* [Reto A]:
Responde estas preguntas con lo que dice el texto sobre El barón rampante:
(i) ¿Quién le recomendó leer el libro?
(ii) ¿Dónde dejó el libro al llegar a casa?
(iii) ¿A qué hora llegó al final de la lectura?

El barón rampante, de Italo Calvino, y comentario sobre la foto

 

Dani y Lisi, en el río Sil

El barón rampante, de Italo Calvino
Un escritor con el que volví a subirme a los árboles.

Hace mucho tiempo, un amigo me recomendó que leyera un libro titulado El Barón rampante, de un escritor italiano llamado Italo Calvino. De manera que me fui a una librería, localicé el libro y, conocido el argumento, me lo llevé a casa y lo deposité en una mesa del salón con la idea de empezar a leerlo en cuanto me lo permitieran las ocupaciones. Debo decir, no obstante, que durante el resto del día no dejó de picarme la curiosidad. ¿Cómo era posible que a un escritor se le hubiera ocurrido una idea tan sublime y a la vez tan estrambótica y rimbombante? Y lo que es más: ¿quién tenía el ingenio necesario para poder desarrollarla de modo que el resultado fuera convincente, tanto para él como para los lectores? Fue del propio autor del que me llegó la respuesta. ¿Cómo? Leyendo su libro, naturalmente, cosa que hice de un tirón aquella misma noche. Llegué con él al alba, pero quedé tan satisfecho que no me costó nada entender el éxito rotundo de la novela.


    
Muchos años después, casi sin pretenderlo y cuando ya no la necesitaba, leí esta frase del autor:
“Una persona se fija voluntariamente una difícil regla y la sigue hasta sus últimas consecuencias, ya que sin ella no sería él mismo ni para sí ni para los otros”. ¿O tal vez sí la necesitaba? En todo caso, me alegré de que, después de tantos años, se vieran confirmadas mis conclusiones.

* [Reto B]: Convierte en una lista numerada las líneas de las entradas, sin incluir las líneas en blanco. Empieza en la línea que contiene "As we see in" y sigue hasta la última línea de las entradas.

* [Datos de la tarea]:
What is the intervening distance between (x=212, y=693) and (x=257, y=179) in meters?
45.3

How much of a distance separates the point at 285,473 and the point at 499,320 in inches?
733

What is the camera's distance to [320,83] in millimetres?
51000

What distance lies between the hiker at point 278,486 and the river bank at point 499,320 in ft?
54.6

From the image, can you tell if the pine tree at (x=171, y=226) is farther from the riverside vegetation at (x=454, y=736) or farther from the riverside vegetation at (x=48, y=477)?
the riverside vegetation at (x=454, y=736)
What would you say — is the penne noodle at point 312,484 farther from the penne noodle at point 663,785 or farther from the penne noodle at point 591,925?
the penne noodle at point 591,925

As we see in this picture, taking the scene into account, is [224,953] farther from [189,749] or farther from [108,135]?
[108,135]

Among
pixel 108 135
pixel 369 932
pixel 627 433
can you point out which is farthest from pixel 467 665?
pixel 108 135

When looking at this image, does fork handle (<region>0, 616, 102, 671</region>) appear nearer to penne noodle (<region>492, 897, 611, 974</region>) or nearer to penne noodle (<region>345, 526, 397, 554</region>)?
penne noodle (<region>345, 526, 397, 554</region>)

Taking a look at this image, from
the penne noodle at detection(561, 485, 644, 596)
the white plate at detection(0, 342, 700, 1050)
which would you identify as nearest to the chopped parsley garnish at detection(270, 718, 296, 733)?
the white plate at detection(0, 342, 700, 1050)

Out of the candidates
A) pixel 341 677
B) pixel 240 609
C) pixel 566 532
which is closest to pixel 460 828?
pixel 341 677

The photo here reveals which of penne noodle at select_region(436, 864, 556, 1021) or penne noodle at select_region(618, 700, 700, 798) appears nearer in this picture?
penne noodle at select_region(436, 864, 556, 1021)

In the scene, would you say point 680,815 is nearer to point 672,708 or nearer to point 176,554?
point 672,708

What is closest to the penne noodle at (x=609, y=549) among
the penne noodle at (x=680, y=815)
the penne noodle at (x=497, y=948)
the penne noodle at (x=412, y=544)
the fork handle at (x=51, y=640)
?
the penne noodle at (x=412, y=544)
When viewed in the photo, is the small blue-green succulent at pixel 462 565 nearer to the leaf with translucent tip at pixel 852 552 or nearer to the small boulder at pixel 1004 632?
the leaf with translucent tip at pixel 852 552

* [Resultado A]:
(i) Un amigo.
(ii) En una mesa del salón.
(iii) Al alba.

* [Resultado B]:
1. As we see in this picture, taking the scene into account, is [224,953] farther from [189,749] or farther from [108,135]?
2. [108,135]
3. Among
4. pixel 108 135
5. pixel 369 932
6. pixel 627 433
7. can you point out which is farthest from pixel 467 665?
8. pixel 108 135
9. When looking at this image, does fork handle (<region>0, 616, 102, 671</region>) appear nearer to penne noodle (<region>492, 897, 611, 974</region>) or nearer to penne noodle (<region>345, 526, 397, 554</region>)?
10. penne noodle (<region>345, 526, 397, 554</region>)
11. Taking a look at this image, from
12. the penne noodle at detection(561, 485, 644, 596)
13. the white plate at detection(0, 342, 700, 1050)
14. which would you identify as nearest to the chopped parsley garnish at detection(270, 718, 296, 733)?
15. the white plate at detection(0, 342, 700, 1050)
16. Out of the candidates
17. A) pixel 341 677
18. B) pixel 240 609
19. C) pixel 566 532
20. which is closest to pixel 460 828?
21. pixel 341 677
22. The photo here reveals which of penne noodle at select_region(436, 864, 556, 1021) or penne noodle at select_region(618, 700, 700, 798) appears nearer in this picture?
23. penne noodle at select_region(436, 864, 556, 1021)
24. In the scene, would you say point 680,815 is nearer to point 672,708 or nearer to point 176,554?
25. point 672,708
26. What is closest to the penne noodle at (x=609, y=549) among
27. the penne noodle at (x=680, y=815)
28. the penne noodle at (x=497, y=948)
29. the penne noodle at (x=412, y=544)
30. the fork handle at (x=51, y=640)
31. ?
32. the penne noodle at (x=412, y=544)
33. When viewed in the photo, is the small blue-green succulent at pixel 462 565 nearer to the leaf with translucent tip at pixel 852 552 or nearer to the small boulder at pixel 1004 632?
34. the leaf with translucent tip at pixel 852 552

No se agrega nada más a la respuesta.